● **Work required**
Omit every picture and return the rest of the data unaltered.

● **Extracted information**
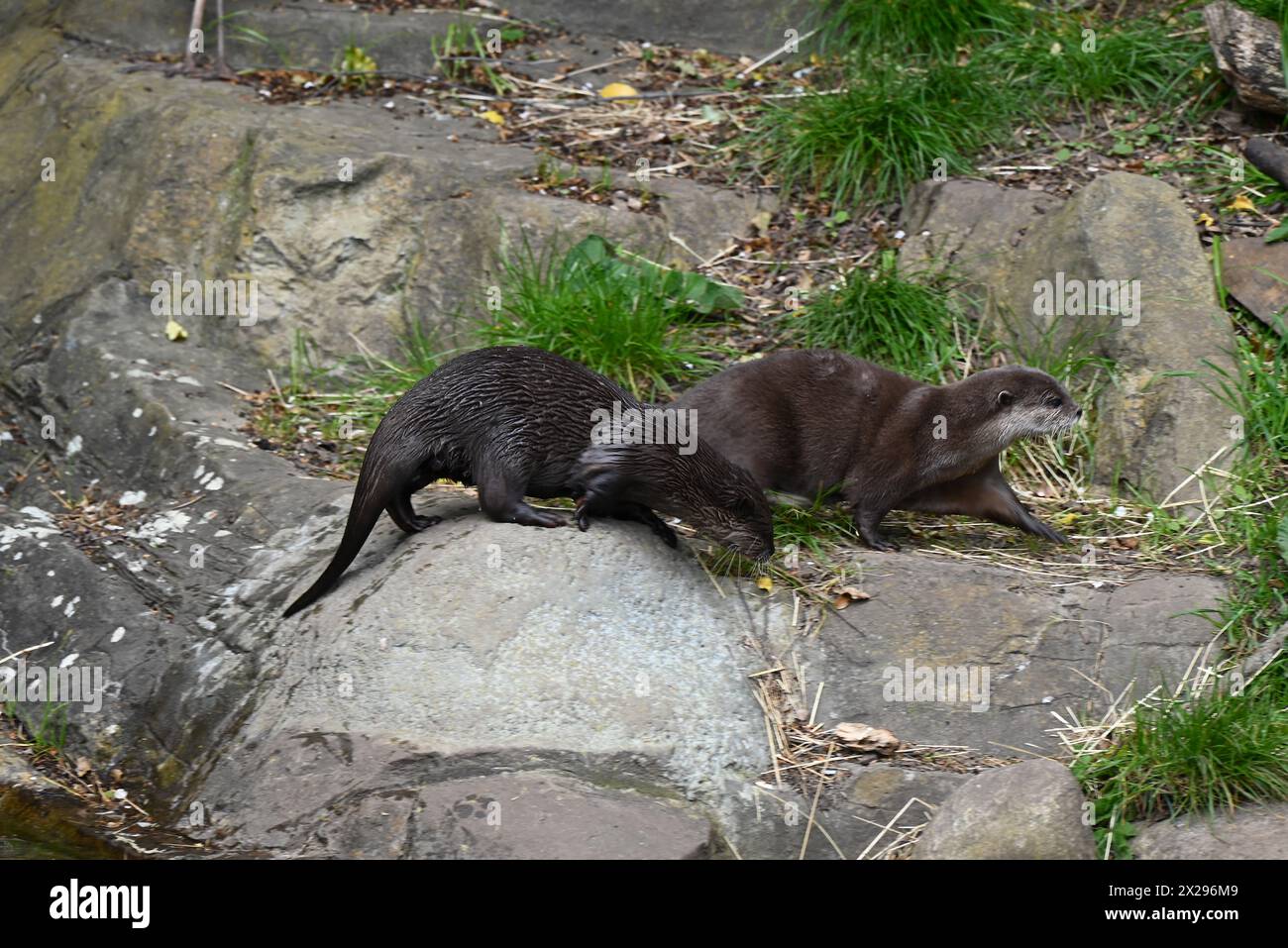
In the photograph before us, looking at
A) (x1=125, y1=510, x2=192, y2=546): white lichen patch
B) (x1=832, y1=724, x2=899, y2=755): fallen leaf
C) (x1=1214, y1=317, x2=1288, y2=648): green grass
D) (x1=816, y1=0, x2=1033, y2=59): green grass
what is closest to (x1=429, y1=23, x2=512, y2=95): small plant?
(x1=816, y1=0, x2=1033, y2=59): green grass

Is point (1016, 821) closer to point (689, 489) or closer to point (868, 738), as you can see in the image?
point (868, 738)

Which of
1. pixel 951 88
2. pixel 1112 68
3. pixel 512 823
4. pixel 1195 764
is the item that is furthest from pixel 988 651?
pixel 1112 68

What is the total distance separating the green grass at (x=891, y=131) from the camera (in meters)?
6.04

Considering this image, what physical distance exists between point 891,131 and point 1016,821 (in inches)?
139

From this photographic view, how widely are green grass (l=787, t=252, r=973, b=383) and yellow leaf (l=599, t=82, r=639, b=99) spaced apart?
1.95 m

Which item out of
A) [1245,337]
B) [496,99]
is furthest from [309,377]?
[1245,337]

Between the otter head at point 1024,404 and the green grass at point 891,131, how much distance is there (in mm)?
1567

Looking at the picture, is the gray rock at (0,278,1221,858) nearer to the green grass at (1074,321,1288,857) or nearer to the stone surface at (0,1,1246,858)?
the stone surface at (0,1,1246,858)

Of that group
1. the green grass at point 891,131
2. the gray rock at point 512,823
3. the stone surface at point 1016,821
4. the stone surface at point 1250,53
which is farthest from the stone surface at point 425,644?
the stone surface at point 1250,53

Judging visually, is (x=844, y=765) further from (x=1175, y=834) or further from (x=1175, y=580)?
(x=1175, y=580)

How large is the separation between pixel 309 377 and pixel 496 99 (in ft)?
6.40

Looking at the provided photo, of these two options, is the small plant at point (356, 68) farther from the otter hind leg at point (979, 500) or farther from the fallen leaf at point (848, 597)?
the fallen leaf at point (848, 597)

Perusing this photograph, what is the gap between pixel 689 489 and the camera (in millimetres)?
4156
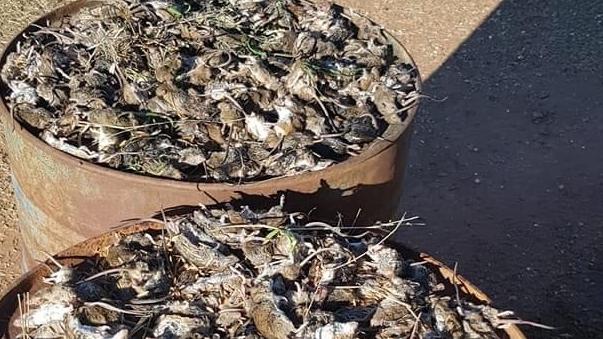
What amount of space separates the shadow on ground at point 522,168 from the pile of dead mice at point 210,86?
2002 millimetres

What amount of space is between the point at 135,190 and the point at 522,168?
12.2 feet

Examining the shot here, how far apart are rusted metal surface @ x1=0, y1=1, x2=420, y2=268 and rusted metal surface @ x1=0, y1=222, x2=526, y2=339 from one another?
0.18 m

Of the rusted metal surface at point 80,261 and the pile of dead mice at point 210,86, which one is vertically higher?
the pile of dead mice at point 210,86

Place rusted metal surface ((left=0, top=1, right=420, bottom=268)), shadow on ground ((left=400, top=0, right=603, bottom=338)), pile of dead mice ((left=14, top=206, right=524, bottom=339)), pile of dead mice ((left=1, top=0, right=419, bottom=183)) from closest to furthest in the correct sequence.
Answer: pile of dead mice ((left=14, top=206, right=524, bottom=339))
rusted metal surface ((left=0, top=1, right=420, bottom=268))
pile of dead mice ((left=1, top=0, right=419, bottom=183))
shadow on ground ((left=400, top=0, right=603, bottom=338))

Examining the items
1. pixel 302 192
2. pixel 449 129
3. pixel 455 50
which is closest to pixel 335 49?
pixel 302 192

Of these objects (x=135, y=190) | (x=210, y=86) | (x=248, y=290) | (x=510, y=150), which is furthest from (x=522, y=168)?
(x=248, y=290)

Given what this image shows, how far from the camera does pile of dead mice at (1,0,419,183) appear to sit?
299cm

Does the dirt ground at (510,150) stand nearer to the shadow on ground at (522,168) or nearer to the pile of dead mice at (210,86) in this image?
the shadow on ground at (522,168)

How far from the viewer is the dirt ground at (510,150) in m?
5.18

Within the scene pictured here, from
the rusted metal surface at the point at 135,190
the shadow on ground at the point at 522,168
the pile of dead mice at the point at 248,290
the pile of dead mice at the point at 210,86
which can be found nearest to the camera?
the pile of dead mice at the point at 248,290

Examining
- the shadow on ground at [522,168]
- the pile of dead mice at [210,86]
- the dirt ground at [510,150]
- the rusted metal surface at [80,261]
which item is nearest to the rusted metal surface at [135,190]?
the pile of dead mice at [210,86]

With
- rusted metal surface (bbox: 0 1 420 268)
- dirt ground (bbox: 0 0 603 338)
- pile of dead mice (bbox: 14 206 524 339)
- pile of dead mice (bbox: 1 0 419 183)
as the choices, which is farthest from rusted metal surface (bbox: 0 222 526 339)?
dirt ground (bbox: 0 0 603 338)

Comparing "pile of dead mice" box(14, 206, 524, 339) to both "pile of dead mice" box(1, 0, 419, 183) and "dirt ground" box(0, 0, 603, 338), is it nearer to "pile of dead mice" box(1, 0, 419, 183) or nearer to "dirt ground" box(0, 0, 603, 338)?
"pile of dead mice" box(1, 0, 419, 183)

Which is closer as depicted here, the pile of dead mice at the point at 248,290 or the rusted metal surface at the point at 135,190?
the pile of dead mice at the point at 248,290
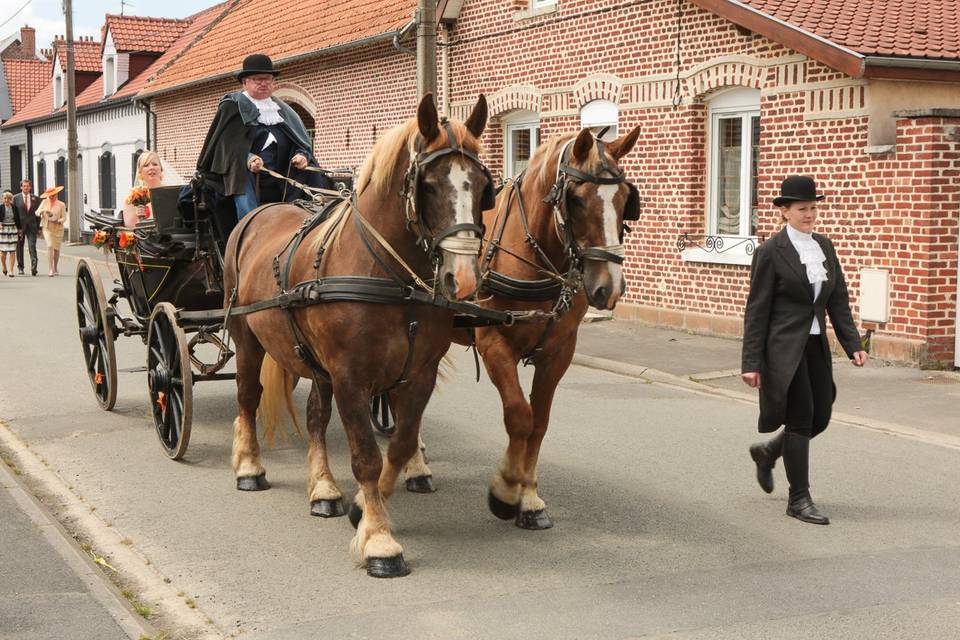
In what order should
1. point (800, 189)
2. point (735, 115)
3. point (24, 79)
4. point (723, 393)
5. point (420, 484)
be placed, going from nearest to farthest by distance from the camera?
1. point (800, 189)
2. point (420, 484)
3. point (723, 393)
4. point (735, 115)
5. point (24, 79)

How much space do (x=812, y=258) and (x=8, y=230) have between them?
21644mm

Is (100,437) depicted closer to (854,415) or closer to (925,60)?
(854,415)

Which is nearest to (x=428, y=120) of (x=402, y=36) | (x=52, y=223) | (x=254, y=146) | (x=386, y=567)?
(x=386, y=567)

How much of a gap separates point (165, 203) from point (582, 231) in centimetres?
403

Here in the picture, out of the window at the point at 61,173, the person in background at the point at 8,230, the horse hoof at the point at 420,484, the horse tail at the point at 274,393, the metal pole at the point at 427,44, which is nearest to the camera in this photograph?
the horse hoof at the point at 420,484

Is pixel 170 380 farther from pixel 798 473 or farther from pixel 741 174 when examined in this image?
pixel 741 174

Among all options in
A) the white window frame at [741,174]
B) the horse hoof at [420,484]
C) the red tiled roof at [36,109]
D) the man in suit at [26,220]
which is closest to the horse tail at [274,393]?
the horse hoof at [420,484]

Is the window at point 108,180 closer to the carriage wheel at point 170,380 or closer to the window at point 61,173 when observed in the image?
the window at point 61,173

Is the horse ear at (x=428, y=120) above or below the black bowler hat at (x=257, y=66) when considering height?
Result: below

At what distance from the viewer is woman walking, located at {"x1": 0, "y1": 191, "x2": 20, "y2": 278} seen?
78.7 feet

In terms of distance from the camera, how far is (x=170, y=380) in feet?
25.0

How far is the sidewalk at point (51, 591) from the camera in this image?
454cm

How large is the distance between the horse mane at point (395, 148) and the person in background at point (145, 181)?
171 inches

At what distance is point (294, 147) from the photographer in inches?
311
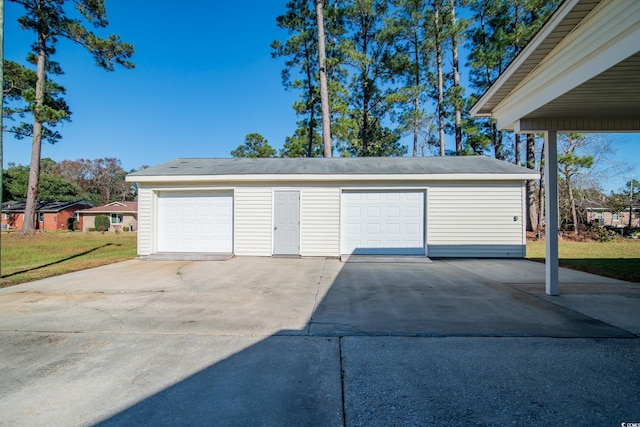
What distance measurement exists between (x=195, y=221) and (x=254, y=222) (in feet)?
6.02

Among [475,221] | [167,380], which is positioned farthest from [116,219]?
[167,380]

● **Exercise response**
In the photograph before us, looking at
A) (x1=125, y1=510, x2=192, y2=546): white lichen patch
B) (x1=832, y1=724, x2=899, y2=755): fallen leaf
C) (x1=1214, y1=317, x2=1288, y2=648): green grass
D) (x1=816, y1=0, x2=1033, y2=59): green grass
what is closest to (x1=429, y1=23, x2=512, y2=95): small plant?
(x1=816, y1=0, x2=1033, y2=59): green grass

Is point (1016, 821) closer to point (689, 489) or closer to point (868, 738), as you can see in the image?
point (868, 738)

Which of
1. pixel 951 88
2. pixel 1112 68
3. pixel 512 823
4. pixel 1195 764
is the item that is furthest from pixel 988 651?
pixel 1112 68

What is the total distance separating the green grass at (x=891, y=131) from the camera (in meters)?
6.04

Considering this image, what physical distance exists between point 891,131 and point 1016,821 (in inches)?
139

From this photographic view, how widely are green grass (l=787, t=252, r=973, b=383) and yellow leaf (l=599, t=82, r=639, b=99) spaced apart?
1.95 m

Which item out of
A) [1245,337]
B) [496,99]
is furthest from [309,377]?
[1245,337]

Between the otter head at point 1024,404 and the green grass at point 891,131, how much distance is there (in mm)?
1567

Looking at the picture, is the gray rock at (0,278,1221,858) nearer to the green grass at (1074,321,1288,857) or nearer to the stone surface at (0,1,1246,858)?
the stone surface at (0,1,1246,858)

Of that group
1. the green grass at point 891,131
2. the gray rock at point 512,823
3. the stone surface at point 1016,821
4. the stone surface at point 1250,53
which is farthest from the stone surface at point 425,644?
the stone surface at point 1250,53

Judging visually, is (x=844, y=765) further from (x=1175, y=834) or further from (x=1175, y=580)?
(x=1175, y=580)

How large is the separation between pixel 309 377 and pixel 496 99 (in ft)?
6.40

Looking at the provided photo, of these two options, is the small plant at point (356, 68) farther from the otter hind leg at point (979, 500) or farther from the fallen leaf at point (848, 597)?
the fallen leaf at point (848, 597)

Perusing this photograph, what is the gap between pixel 689 489 and the camera (in millimetres)?
4156
What amount of space separates the shadow on ground at point 522,168 from the pile of dead mice at point 210,86?
2002 millimetres

What amount of space is between the point at 135,190 and the point at 522,168?
12.2 feet

Examining the shot here, how far apart are rusted metal surface @ x1=0, y1=1, x2=420, y2=268 and rusted metal surface @ x1=0, y1=222, x2=526, y2=339 from one another?
0.18 m

Of the rusted metal surface at point 80,261 and the pile of dead mice at point 210,86, which one is vertically higher?
the pile of dead mice at point 210,86

Place rusted metal surface ((left=0, top=1, right=420, bottom=268)), shadow on ground ((left=400, top=0, right=603, bottom=338)), pile of dead mice ((left=14, top=206, right=524, bottom=339)), pile of dead mice ((left=1, top=0, right=419, bottom=183)) from closest to furthest in the correct sequence.
Answer: pile of dead mice ((left=14, top=206, right=524, bottom=339))
rusted metal surface ((left=0, top=1, right=420, bottom=268))
pile of dead mice ((left=1, top=0, right=419, bottom=183))
shadow on ground ((left=400, top=0, right=603, bottom=338))

Examining the items
1. pixel 302 192
2. pixel 449 129
3. pixel 455 50
which is closest to pixel 335 49?
pixel 302 192

Of these objects (x=135, y=190) | (x=210, y=86) | (x=248, y=290) | (x=510, y=150), which is furthest from (x=522, y=168)?
(x=248, y=290)

Given what this image shows, how far from the camera does pile of dead mice at (1,0,419,183) appear to sit?
299cm

Does the dirt ground at (510,150) stand nearer to the shadow on ground at (522,168) or nearer to the pile of dead mice at (210,86) in this image?
the shadow on ground at (522,168)

How far from the viewer is the dirt ground at (510,150) in m?
5.18

Within the scene pictured here, from
the rusted metal surface at the point at 135,190
the shadow on ground at the point at 522,168
the pile of dead mice at the point at 248,290
the pile of dead mice at the point at 210,86
which can be found nearest to the camera?
the pile of dead mice at the point at 248,290

Examining
- the shadow on ground at [522,168]
- the pile of dead mice at [210,86]
- the dirt ground at [510,150]
- the rusted metal surface at [80,261]
which item is nearest to the rusted metal surface at [135,190]?
the pile of dead mice at [210,86]

With
- rusted metal surface (bbox: 0 1 420 268)
- dirt ground (bbox: 0 0 603 338)
- pile of dead mice (bbox: 14 206 524 339)
- pile of dead mice (bbox: 1 0 419 183)
as the choices, which is farthest from rusted metal surface (bbox: 0 222 526 339)?
dirt ground (bbox: 0 0 603 338)

Comparing "pile of dead mice" box(14, 206, 524, 339) to both "pile of dead mice" box(1, 0, 419, 183) and "dirt ground" box(0, 0, 603, 338), is it nearer to "pile of dead mice" box(1, 0, 419, 183) or nearer to "dirt ground" box(0, 0, 603, 338)?
"pile of dead mice" box(1, 0, 419, 183)

Which is closer as depicted here, the pile of dead mice at the point at 248,290 or the rusted metal surface at the point at 135,190?
the pile of dead mice at the point at 248,290
In what order should
1. point (800, 189)
2. point (735, 115)
3. point (24, 79)
4. point (723, 393)
5. point (420, 484)
be placed, going from nearest to farthest by distance from the camera?
1. point (800, 189)
2. point (420, 484)
3. point (723, 393)
4. point (735, 115)
5. point (24, 79)

How much space do (x=812, y=258) and (x=8, y=230) have between them?
21644mm

Is (100,437) depicted closer to (854,415) or closer to (925,60)?
(854,415)

Which is nearest to (x=428, y=120) of (x=402, y=36) | (x=52, y=223) | (x=254, y=146) | (x=386, y=567)?
(x=386, y=567)

How much of a gap separates point (165, 203) from point (582, 231) in centimetres?
403

Here in the picture, out of the window at the point at 61,173, the person in background at the point at 8,230, the horse hoof at the point at 420,484, the horse tail at the point at 274,393, the metal pole at the point at 427,44, which is nearest to the camera in this photograph?
the horse hoof at the point at 420,484

Is pixel 170 380 farther from pixel 798 473 or farther from pixel 741 174 when examined in this image?
pixel 741 174

Among all options in
A) the white window frame at [741,174]
B) the horse hoof at [420,484]
C) the red tiled roof at [36,109]
D) the man in suit at [26,220]
which is closest to the horse tail at [274,393]?
the horse hoof at [420,484]

Is the window at point 108,180 closer to the carriage wheel at point 170,380 or closer to the window at point 61,173 when observed in the image?
the window at point 61,173

Is the horse ear at (x=428, y=120) above or below the black bowler hat at (x=257, y=66) when considering height?
Result: below

At what distance from the viewer is woman walking, located at {"x1": 0, "y1": 191, "x2": 20, "y2": 278} seen?
78.7 feet

In terms of distance from the camera, how far is (x=170, y=380) in feet?
25.0

How far is the sidewalk at point (51, 591) from the camera in this image?
454cm

How large is the distance between the horse mane at point (395, 148) and the person in background at point (145, 181)?
171 inches

At what distance is point (294, 147) from the photographer in inches?
311
What distance measurement exists between (x=195, y=221) and (x=254, y=222) (in feet)?
6.02

Among [475,221] | [167,380], which is positioned farthest from [116,219]?
[167,380]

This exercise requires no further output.